NIK-secretaris Ruben Vis vertelde Trouw zijn eerste reactie op het bericht van de protestantse schuldbelijdenis. “Schuldbelijdenis. Mooi en indrukwekkend”, liet hij aan PKN-scriba De Reuver in een whatsapp-bericht weten. Tegenover Trouw zei hij: “Veel kerkleden hebben aan Joden onderdak geboden, maar het instituut kerk liet het toch afweten. Als Jood van na de oorlog leeft bij mij soms in de ontmoeting met anderen de vraag ‘waar was ik in ’40-‘45, waar was jij in ’40-’45? De Sjoa gaat nooit meer weg. Het is te prijzen dat de Protestantse Kerk zonder omwegen zegt te hebben gefaald. Dat komt puur op me over. Het is historisch. Natuurlijk is het laat. Zeker te laat voor wie de oorlog heeft overleefd en sindsdien is overleden. Maar voor de toekomst is het niet te laat. Dit betekent voor mij een nieuw vertrekpunt. Het boek van de Sjoa gaat nooit dicht, maar met deze schuldbelijdenis van de Protestantse Kerk slaat de PKN nu wel een bladzijde om.”

_OPDRACHT 1:_
Noem alle zinnen uit de tekst over de schuldbelijdenis waarin het losse woord "laat" voorkomt.

_Items uit de dataset:_
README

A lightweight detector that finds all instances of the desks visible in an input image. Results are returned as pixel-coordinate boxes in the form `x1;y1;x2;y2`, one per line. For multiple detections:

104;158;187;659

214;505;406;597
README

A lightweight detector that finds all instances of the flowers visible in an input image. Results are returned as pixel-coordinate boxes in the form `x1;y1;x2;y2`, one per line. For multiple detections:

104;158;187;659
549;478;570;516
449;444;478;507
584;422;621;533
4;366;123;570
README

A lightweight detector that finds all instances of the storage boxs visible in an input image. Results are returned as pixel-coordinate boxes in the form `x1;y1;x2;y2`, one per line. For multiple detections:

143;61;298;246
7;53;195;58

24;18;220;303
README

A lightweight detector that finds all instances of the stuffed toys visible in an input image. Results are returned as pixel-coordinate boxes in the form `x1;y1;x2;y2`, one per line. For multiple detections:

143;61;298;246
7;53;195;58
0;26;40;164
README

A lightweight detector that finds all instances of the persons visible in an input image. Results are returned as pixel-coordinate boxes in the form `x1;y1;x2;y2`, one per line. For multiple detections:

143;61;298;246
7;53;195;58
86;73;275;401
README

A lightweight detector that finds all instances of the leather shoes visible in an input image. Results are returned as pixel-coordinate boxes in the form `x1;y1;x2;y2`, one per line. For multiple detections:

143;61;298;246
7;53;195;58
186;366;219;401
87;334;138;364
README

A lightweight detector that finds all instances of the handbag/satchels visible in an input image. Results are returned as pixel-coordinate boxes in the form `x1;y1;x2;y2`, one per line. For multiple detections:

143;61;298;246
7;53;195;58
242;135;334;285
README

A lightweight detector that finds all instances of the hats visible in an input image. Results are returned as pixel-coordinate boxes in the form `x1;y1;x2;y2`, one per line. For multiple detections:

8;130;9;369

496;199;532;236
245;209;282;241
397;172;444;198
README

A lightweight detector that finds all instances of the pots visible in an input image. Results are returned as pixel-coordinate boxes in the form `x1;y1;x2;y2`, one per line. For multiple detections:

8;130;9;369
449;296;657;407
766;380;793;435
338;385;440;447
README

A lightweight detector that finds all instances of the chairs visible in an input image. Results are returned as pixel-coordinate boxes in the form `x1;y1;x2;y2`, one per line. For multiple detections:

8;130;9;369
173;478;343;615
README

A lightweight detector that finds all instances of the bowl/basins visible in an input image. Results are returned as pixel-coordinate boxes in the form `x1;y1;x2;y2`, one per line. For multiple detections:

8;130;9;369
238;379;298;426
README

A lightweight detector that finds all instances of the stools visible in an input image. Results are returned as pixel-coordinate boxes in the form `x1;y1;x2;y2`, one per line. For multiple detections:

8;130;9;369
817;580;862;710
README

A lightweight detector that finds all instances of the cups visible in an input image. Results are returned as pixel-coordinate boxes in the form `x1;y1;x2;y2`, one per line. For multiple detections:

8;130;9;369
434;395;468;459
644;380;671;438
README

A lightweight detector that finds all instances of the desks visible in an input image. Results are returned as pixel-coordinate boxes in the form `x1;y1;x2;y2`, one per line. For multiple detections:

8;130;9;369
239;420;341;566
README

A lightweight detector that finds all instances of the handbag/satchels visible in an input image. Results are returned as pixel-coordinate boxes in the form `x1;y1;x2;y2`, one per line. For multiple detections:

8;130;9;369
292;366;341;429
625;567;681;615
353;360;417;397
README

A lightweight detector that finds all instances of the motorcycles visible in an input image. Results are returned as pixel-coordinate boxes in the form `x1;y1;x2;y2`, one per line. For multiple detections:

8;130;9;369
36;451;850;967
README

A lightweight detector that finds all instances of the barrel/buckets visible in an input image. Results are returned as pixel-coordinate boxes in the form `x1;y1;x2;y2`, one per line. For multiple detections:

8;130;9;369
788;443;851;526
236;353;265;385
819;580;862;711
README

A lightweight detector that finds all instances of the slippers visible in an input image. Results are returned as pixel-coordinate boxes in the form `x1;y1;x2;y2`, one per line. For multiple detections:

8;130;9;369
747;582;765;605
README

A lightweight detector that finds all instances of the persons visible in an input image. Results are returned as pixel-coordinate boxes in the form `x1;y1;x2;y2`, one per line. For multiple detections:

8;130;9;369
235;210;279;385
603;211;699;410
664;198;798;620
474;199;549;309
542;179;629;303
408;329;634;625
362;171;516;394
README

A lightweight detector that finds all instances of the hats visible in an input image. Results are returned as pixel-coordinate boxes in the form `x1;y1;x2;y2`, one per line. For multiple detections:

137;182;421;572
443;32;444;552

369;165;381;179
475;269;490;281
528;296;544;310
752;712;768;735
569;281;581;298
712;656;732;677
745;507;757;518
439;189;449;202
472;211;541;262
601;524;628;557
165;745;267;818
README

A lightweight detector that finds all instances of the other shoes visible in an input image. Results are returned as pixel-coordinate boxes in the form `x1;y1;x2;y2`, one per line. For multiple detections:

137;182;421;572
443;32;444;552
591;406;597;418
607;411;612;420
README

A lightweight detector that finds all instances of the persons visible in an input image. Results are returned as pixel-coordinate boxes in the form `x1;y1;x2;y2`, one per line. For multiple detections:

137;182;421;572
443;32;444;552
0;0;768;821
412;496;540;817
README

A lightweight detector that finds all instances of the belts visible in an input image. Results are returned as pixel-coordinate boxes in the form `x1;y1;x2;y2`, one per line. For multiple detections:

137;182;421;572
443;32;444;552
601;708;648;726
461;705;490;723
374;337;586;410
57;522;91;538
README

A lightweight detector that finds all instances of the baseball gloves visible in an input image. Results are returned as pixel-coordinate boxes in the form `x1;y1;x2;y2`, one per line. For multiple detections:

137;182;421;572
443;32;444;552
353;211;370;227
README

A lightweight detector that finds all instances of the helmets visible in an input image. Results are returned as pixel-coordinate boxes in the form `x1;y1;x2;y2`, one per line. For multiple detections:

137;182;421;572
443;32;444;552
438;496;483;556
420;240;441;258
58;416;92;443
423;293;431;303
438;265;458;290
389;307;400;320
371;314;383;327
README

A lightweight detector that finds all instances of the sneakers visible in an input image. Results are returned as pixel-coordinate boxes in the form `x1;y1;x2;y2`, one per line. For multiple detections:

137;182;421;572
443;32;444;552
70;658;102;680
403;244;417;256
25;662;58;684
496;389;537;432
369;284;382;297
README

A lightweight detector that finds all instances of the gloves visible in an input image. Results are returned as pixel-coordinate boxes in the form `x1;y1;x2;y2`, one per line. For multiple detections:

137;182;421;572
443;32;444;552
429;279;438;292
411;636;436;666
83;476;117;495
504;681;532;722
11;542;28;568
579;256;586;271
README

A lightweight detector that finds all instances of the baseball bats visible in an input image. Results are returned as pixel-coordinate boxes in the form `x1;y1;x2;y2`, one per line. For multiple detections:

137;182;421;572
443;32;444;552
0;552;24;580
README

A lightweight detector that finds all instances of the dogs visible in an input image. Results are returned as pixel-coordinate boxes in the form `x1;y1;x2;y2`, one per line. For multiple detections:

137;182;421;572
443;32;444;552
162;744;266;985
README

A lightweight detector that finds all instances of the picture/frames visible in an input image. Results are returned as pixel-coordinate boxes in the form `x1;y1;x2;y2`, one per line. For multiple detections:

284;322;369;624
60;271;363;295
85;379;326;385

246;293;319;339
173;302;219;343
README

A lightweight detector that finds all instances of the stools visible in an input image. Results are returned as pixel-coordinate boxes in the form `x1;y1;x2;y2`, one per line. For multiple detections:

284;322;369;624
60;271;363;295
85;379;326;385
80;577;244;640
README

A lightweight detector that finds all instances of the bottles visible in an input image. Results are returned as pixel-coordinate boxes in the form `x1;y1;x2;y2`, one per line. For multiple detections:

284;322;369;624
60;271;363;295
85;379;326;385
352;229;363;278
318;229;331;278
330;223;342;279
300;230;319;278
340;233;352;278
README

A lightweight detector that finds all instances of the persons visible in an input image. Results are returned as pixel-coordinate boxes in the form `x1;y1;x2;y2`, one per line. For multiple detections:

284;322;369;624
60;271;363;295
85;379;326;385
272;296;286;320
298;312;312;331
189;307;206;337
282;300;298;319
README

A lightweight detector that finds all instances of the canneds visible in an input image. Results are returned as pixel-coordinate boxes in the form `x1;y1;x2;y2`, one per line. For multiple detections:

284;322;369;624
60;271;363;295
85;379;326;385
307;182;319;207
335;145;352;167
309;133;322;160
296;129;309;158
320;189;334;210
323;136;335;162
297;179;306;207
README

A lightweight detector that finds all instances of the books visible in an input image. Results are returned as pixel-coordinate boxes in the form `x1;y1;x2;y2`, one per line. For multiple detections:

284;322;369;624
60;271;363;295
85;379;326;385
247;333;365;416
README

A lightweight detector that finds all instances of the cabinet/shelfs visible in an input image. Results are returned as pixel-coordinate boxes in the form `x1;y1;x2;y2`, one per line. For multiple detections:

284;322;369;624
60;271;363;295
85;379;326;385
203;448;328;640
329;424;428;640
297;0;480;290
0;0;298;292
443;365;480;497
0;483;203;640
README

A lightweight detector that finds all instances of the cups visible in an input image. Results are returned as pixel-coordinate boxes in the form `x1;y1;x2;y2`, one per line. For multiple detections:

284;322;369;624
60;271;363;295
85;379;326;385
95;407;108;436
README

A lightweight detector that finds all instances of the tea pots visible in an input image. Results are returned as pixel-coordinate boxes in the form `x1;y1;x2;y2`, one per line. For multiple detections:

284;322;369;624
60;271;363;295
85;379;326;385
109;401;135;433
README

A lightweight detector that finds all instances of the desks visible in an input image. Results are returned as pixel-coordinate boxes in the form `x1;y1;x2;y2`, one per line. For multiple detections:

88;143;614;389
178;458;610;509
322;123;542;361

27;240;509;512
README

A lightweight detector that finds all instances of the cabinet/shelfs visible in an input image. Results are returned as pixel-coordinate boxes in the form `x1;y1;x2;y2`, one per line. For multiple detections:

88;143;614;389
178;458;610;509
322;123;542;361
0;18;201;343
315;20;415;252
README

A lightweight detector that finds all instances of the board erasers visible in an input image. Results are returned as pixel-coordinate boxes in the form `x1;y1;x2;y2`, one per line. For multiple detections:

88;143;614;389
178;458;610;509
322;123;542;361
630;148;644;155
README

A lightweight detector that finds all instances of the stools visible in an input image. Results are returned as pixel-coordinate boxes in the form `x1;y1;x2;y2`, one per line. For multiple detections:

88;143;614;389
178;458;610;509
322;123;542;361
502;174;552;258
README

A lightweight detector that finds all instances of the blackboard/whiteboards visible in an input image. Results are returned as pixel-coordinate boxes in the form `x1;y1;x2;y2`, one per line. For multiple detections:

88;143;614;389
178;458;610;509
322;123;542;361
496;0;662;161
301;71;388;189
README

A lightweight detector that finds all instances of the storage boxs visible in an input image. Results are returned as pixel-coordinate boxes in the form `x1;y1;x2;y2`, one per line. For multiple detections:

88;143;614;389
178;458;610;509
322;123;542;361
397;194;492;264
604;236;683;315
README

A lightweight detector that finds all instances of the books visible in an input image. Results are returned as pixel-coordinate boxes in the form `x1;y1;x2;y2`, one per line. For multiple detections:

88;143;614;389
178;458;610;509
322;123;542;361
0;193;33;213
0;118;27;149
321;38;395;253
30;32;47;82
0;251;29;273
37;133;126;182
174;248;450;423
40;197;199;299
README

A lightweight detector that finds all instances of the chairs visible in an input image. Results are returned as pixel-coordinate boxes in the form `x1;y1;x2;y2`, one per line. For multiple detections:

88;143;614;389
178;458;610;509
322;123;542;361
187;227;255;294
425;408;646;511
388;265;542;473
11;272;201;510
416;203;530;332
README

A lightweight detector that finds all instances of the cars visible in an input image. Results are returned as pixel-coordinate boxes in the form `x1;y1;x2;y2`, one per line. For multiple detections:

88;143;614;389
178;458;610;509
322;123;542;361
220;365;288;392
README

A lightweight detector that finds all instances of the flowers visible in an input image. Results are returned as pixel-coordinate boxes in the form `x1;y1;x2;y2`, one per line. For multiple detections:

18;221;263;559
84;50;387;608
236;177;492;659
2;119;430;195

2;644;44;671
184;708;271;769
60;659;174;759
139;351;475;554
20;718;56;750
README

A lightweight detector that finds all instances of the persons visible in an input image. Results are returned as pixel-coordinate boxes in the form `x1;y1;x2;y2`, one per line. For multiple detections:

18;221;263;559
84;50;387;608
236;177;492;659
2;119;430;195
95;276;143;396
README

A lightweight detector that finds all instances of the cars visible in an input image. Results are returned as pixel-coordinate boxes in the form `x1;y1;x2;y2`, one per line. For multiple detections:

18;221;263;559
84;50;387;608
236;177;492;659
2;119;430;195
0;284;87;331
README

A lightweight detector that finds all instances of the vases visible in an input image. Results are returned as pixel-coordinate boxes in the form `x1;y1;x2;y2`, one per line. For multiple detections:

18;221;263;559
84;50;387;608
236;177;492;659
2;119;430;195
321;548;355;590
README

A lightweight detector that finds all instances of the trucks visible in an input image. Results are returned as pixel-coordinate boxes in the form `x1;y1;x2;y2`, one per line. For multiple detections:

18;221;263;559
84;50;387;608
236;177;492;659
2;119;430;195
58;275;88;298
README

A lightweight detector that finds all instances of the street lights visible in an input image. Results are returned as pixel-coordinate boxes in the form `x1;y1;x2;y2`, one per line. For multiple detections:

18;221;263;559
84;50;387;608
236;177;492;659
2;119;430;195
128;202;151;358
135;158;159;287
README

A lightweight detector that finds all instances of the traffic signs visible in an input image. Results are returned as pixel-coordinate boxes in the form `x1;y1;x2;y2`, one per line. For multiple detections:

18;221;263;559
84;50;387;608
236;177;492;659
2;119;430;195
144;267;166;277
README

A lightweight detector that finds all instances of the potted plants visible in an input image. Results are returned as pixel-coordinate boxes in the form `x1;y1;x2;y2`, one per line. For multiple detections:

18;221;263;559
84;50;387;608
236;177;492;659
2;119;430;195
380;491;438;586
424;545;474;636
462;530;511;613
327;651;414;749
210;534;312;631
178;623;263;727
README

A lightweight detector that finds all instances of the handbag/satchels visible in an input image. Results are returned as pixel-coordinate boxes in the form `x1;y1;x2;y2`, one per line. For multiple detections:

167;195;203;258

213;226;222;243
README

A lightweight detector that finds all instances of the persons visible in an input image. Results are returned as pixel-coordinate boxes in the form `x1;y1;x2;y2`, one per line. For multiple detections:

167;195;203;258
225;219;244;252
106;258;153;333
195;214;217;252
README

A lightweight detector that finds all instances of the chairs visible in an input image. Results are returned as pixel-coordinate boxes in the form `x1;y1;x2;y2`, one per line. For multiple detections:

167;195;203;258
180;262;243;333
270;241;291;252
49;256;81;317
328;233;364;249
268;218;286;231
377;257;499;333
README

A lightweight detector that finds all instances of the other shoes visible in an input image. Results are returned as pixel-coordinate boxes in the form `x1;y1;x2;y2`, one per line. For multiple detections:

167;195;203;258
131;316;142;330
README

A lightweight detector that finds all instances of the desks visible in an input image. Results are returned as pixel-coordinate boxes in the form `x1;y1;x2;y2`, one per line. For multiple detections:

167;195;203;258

_OPDRACHT 2:_
Kopieer de records letterlijk, van het begin ervan tot en met de regel met "24;18;220;303".

_UITWERKING 1:_
Natuurlijk is het laat.
Zeker te laat voor wie de oorlog heeft overleefd en sindsdien is overleden.
Maar voor de toekomst is het niet te laat.

_UITWERKING 2:_
README

A lightweight detector that finds all instances of the desks visible in an input image. Results are returned as pixel-coordinate boxes in the form `x1;y1;x2;y2`, one per line. For multiple detections:

104;158;187;659

214;505;406;597
README

A lightweight detector that finds all instances of the flowers visible in an input image. Results are returned as pixel-coordinate boxes in the form `x1;y1;x2;y2`, one per line. For multiple detections:

104;158;187;659
549;478;570;516
449;444;478;507
584;422;621;533
4;366;123;570
README

A lightweight detector that finds all instances of the storage boxs visible in an input image. Results are returned as pixel-coordinate boxes in the form `x1;y1;x2;y2`, one per line. For multiple detections:

143;61;298;246
7;53;195;58

24;18;220;303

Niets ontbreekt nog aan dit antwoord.